第8章 決別。
少しの間を置き、
『どうぞ…』
と返事が返ってきた。
『失礼します。』
中に入ると、一番奥の席に腰をかける理事長先生がいた。
学峯『おや、桃宮さん、どうされましたか?』
理事長先生は、学校では必ず名字で呼ぶ。普段、学秀の家へお邪魔させてもらっている時は、まぁさんだけれど…。
公私混同はしない。
この人らしいな…。
『理事長先生、カルマは…いえ、赤羽君はイジメられていた先輩を助けただけなんです!
私も学秀君も知っています!
それに、倉橋さんや潮田君も決して勉強を怠ったわけではありません!
だから、その…E組の制度を廃止して下さい!
一面の弱さだけを見ないで!私たちの事、一人ひとりちゃんと…』
学峯『見ていますよ。
私はね、桃宮さん、入学する生徒はもとい、卒業生、全員の名前、能力、性格を把握している。
例えば、桃宮さん、あなたの過去もね。

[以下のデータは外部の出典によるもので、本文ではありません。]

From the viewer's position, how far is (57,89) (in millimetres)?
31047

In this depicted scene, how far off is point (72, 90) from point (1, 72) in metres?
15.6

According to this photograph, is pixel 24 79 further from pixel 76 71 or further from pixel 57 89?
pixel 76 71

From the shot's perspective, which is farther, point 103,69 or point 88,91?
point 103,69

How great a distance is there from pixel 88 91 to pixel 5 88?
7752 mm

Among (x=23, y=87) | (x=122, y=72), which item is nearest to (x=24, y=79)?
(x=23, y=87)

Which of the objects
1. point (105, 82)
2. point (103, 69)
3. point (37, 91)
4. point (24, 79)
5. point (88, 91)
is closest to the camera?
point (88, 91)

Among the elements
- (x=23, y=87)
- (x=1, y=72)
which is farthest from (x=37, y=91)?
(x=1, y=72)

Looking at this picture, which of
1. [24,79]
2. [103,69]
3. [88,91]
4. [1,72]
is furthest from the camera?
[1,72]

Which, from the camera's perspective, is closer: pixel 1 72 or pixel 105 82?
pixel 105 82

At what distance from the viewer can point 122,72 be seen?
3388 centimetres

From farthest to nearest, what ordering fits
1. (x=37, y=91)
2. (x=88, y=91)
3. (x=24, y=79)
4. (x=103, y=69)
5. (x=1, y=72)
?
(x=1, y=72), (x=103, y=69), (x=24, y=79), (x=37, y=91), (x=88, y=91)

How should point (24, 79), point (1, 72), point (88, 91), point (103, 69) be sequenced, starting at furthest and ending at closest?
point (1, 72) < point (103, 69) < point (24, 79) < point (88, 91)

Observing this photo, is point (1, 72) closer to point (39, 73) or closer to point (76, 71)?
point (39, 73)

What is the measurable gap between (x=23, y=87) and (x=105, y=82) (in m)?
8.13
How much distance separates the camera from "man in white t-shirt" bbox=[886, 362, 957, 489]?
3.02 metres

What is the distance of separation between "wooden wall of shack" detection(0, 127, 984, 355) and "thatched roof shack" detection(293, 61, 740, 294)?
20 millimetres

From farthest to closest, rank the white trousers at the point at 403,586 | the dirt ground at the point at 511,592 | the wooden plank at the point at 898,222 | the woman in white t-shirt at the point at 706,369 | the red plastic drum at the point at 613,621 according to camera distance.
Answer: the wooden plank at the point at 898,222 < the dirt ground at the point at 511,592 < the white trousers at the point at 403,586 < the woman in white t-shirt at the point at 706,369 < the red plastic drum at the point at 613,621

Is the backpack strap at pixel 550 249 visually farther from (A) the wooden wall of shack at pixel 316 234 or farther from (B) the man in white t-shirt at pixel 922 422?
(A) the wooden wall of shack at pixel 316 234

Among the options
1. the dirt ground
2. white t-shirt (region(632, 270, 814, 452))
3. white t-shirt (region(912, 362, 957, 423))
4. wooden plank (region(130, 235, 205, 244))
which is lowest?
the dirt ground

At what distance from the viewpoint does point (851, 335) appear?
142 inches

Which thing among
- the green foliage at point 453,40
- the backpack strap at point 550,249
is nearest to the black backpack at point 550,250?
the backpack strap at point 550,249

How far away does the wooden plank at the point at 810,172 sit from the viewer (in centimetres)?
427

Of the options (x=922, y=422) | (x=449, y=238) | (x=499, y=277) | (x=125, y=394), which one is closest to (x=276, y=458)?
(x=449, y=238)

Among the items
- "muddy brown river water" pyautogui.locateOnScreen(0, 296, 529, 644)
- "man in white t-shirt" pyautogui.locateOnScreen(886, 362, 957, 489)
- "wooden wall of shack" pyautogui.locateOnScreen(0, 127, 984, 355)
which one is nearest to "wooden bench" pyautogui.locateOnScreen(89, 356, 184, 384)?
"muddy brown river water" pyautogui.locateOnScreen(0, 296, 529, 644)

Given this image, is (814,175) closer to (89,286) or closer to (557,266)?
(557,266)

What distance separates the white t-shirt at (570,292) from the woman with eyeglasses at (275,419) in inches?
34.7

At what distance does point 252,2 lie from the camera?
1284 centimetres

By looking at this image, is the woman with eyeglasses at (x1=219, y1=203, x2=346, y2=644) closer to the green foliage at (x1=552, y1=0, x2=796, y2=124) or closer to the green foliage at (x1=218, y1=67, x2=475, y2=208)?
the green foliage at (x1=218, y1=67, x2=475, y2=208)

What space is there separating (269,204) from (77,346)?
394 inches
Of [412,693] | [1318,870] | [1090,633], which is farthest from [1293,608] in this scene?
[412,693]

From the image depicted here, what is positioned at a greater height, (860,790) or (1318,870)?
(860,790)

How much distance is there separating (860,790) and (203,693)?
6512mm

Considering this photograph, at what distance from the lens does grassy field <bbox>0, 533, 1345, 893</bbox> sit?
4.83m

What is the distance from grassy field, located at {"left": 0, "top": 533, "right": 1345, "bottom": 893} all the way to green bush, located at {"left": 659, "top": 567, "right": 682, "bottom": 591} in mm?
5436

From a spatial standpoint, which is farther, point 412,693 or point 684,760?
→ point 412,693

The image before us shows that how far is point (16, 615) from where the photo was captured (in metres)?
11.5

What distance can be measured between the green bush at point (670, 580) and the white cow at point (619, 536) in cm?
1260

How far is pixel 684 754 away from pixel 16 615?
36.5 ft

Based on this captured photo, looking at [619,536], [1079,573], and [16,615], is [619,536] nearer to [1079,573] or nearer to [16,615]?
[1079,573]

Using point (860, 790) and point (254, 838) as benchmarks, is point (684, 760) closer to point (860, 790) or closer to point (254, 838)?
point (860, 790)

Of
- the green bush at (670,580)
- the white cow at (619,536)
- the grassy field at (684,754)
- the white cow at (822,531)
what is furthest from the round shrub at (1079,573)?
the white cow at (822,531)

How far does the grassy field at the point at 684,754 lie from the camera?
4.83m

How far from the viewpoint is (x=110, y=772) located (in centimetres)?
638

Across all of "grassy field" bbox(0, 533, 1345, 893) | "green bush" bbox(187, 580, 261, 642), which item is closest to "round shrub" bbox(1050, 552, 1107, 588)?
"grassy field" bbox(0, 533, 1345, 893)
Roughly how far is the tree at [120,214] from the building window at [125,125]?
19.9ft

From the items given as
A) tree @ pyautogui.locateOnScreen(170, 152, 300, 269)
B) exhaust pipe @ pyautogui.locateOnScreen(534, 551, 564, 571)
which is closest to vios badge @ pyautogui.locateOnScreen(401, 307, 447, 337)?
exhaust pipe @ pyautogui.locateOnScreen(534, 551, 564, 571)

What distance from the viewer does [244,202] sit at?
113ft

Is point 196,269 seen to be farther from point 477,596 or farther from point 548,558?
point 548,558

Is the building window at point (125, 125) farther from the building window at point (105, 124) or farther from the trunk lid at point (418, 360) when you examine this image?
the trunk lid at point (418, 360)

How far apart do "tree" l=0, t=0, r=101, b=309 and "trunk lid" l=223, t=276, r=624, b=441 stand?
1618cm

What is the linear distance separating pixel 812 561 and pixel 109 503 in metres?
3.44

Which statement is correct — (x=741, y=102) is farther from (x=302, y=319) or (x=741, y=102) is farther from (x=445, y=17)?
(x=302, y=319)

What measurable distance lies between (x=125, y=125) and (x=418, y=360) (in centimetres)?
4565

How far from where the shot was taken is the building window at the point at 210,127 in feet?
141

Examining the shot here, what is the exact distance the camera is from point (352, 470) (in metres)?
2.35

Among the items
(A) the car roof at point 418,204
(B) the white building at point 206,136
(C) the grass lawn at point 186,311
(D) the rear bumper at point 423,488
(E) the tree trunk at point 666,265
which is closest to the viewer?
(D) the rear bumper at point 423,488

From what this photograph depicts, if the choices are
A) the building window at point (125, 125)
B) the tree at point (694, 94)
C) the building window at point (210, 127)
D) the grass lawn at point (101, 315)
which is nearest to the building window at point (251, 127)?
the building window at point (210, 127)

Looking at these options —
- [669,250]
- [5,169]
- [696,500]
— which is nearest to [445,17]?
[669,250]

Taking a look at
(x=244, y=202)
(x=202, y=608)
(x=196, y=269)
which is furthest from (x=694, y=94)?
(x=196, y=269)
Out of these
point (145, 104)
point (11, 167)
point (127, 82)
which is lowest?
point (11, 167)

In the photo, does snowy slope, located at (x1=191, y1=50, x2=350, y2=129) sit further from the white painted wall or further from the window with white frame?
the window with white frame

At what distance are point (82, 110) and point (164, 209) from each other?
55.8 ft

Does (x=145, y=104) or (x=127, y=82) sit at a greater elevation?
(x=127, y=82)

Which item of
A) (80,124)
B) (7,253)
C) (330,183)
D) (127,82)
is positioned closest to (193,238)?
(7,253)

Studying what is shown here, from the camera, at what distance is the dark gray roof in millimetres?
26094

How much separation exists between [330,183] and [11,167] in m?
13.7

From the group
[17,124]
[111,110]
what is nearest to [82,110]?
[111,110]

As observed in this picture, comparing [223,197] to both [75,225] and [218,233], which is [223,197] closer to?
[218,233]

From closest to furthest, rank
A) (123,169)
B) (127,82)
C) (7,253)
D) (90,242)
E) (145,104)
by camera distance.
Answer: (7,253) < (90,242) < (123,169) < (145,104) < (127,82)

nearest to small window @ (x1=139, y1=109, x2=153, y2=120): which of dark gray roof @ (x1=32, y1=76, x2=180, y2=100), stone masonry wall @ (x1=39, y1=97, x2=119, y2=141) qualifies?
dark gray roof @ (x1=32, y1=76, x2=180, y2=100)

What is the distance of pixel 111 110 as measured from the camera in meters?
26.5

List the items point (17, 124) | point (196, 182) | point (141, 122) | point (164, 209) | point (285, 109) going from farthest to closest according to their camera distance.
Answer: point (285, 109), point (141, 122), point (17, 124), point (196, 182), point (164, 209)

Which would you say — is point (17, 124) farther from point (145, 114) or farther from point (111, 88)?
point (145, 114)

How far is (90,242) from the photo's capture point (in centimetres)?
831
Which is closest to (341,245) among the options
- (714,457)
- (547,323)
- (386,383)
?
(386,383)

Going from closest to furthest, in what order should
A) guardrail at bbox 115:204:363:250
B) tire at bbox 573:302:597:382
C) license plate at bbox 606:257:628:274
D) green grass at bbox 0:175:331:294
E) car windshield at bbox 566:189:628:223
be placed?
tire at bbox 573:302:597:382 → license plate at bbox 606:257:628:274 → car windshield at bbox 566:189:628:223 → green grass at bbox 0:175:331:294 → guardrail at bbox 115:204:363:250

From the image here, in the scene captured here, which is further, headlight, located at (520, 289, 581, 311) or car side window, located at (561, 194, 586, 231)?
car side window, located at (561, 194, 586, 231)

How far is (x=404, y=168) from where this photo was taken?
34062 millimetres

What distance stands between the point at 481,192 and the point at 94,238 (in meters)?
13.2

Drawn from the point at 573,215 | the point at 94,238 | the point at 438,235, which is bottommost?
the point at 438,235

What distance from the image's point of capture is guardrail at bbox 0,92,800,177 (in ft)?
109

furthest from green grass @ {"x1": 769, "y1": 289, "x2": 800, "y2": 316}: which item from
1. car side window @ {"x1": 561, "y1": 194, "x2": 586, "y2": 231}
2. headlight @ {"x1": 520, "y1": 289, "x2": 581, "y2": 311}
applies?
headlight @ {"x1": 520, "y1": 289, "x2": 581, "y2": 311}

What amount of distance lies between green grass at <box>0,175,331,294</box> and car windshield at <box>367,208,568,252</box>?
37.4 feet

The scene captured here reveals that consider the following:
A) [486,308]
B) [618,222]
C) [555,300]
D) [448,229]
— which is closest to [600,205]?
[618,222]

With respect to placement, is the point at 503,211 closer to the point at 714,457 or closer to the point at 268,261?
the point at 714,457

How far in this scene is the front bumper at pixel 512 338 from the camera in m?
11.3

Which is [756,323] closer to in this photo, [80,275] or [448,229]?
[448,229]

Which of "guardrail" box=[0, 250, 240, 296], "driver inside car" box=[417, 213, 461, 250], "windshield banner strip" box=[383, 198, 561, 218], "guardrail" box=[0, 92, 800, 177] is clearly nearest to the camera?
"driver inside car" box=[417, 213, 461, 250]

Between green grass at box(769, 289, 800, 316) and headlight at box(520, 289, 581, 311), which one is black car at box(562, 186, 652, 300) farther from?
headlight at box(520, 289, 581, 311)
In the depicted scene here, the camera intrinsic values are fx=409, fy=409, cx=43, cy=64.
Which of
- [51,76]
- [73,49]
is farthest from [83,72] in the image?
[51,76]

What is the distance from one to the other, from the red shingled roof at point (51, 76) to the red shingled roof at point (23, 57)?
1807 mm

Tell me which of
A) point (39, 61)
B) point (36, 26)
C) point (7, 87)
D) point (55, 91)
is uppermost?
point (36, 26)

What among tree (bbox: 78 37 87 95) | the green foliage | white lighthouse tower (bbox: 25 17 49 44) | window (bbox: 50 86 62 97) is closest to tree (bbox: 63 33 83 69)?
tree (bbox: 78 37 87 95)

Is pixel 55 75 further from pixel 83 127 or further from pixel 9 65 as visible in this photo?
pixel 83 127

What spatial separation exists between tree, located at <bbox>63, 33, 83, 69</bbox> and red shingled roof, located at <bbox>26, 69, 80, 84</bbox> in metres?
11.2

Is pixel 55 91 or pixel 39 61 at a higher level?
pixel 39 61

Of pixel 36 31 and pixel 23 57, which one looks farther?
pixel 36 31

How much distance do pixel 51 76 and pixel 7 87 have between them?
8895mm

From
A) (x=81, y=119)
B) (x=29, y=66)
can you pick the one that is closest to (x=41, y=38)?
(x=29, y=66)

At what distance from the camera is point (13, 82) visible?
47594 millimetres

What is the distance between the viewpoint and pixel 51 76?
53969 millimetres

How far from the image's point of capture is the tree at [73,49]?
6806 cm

』
『くっ…』
学峯『話は終わったようです。明日から冬休みですね!風邪などをひかないよう、体調管理にも気をつけて下さい。』
『理事長先生…。残念です…。わたし、どこかで期待してました。
学秀も…理事長先生のことも…。けど、思い過ごしなんですね。』
私は、思いっきりトロフィーや盾がならべられた棚を蹴り飛ばした。
『素行不良な生徒も、E組行きなんですよね?』
理事長先生は、眉1つ動かさず私を見ている。
学峯『残念です。桃宮さん、君は息子といい仲だと思っていたのですがね。